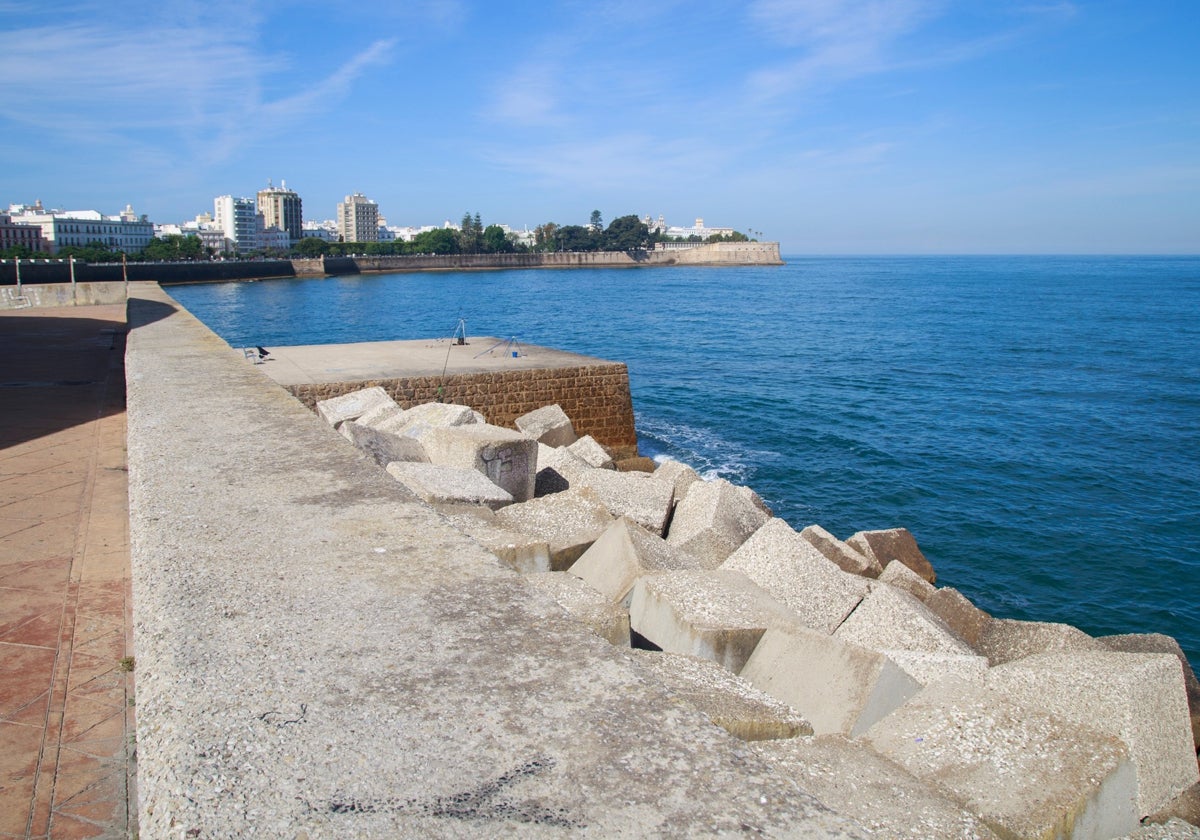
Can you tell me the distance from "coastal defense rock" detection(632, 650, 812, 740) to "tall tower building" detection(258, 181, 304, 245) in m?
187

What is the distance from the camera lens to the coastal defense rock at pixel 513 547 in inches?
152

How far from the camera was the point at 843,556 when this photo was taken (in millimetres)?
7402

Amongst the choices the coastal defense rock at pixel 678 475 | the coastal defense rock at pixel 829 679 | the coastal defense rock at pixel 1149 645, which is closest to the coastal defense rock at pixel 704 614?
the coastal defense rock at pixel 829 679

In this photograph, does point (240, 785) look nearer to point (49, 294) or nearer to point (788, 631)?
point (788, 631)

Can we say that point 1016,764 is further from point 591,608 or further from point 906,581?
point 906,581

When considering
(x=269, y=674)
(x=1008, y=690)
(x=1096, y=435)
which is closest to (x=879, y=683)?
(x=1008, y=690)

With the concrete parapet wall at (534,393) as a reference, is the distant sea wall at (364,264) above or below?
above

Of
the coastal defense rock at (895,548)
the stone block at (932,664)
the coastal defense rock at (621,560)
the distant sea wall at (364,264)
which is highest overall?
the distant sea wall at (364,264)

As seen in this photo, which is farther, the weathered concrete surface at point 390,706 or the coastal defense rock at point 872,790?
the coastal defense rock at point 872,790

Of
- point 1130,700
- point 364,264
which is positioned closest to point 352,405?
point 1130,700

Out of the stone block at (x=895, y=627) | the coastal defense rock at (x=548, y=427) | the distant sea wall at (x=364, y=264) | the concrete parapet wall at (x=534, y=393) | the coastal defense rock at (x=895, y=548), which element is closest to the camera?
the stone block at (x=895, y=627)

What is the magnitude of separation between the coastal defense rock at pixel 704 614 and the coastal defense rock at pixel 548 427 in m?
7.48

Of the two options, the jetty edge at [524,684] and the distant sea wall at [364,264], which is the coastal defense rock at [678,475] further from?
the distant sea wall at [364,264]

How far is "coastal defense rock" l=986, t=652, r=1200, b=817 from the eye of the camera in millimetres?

• Ваша задача:
Пожалуйста, преобразуйте все приведённые выше данные в список строк JSON, где каждой строке данных соответствует один элемент, а пустые строки пропущены. Изображения в ответ не включайте.

• Письменный ответ:
[
  "Can you tell me the distance from \"coastal defense rock\" detection(632, 650, 812, 740) to \"tall tower building\" detection(258, 181, 304, 245) in m?",
  "187",
  "What is the distance from the camera lens to the coastal defense rock at pixel 513 547 in inches?",
  "152",
  "How far from the camera was the point at 843,556 when this photo was taken (in millimetres)?",
  "7402",
  "Amongst the choices the coastal defense rock at pixel 678 475 | the coastal defense rock at pixel 829 679 | the coastal defense rock at pixel 1149 645, which is closest to the coastal defense rock at pixel 704 614?",
  "the coastal defense rock at pixel 829 679",
  "In this photograph, does point (240, 785) look nearer to point (49, 294) or nearer to point (788, 631)?",
  "point (788, 631)",
  "Can we say that point 1016,764 is further from point 591,608 or further from point 906,581?",
  "point 906,581",
  "When considering",
  "(x=269, y=674)",
  "(x=1008, y=690)",
  "(x=1096, y=435)",
  "which is closest to (x=879, y=683)?",
  "(x=1008, y=690)",
  "With the concrete parapet wall at (534,393) as a reference, is the distant sea wall at (364,264) above or below?",
  "above",
  "Of",
  "the coastal defense rock at (895,548)",
  "the stone block at (932,664)",
  "the coastal defense rock at (621,560)",
  "the distant sea wall at (364,264)",
  "which is highest overall?",
  "the distant sea wall at (364,264)",
  "As seen in this photo, which is farther, the weathered concrete surface at point 390,706 or the coastal defense rock at point 872,790?",
  "the coastal defense rock at point 872,790",
  "Of",
  "- point 1130,700",
  "- point 364,264",
  "which is positioned closest to point 352,405?",
  "point 1130,700",
  "Out of the stone block at (x=895, y=627) | the coastal defense rock at (x=548, y=427) | the distant sea wall at (x=364, y=264) | the concrete parapet wall at (x=534, y=393) | the coastal defense rock at (x=895, y=548), which element is closest to the camera?",
  "the stone block at (x=895, y=627)",
  "What is the magnitude of separation between the coastal defense rock at pixel 704 614 and the coastal defense rock at pixel 548 427 in m?",
  "7.48",
  "Of the two options, the jetty edge at [524,684] and the distant sea wall at [364,264], which is the coastal defense rock at [678,475] further from?",
  "the distant sea wall at [364,264]",
  "How far is \"coastal defense rock\" l=986, t=652, r=1200, b=817 from the eye of the camera in millimetres?"
]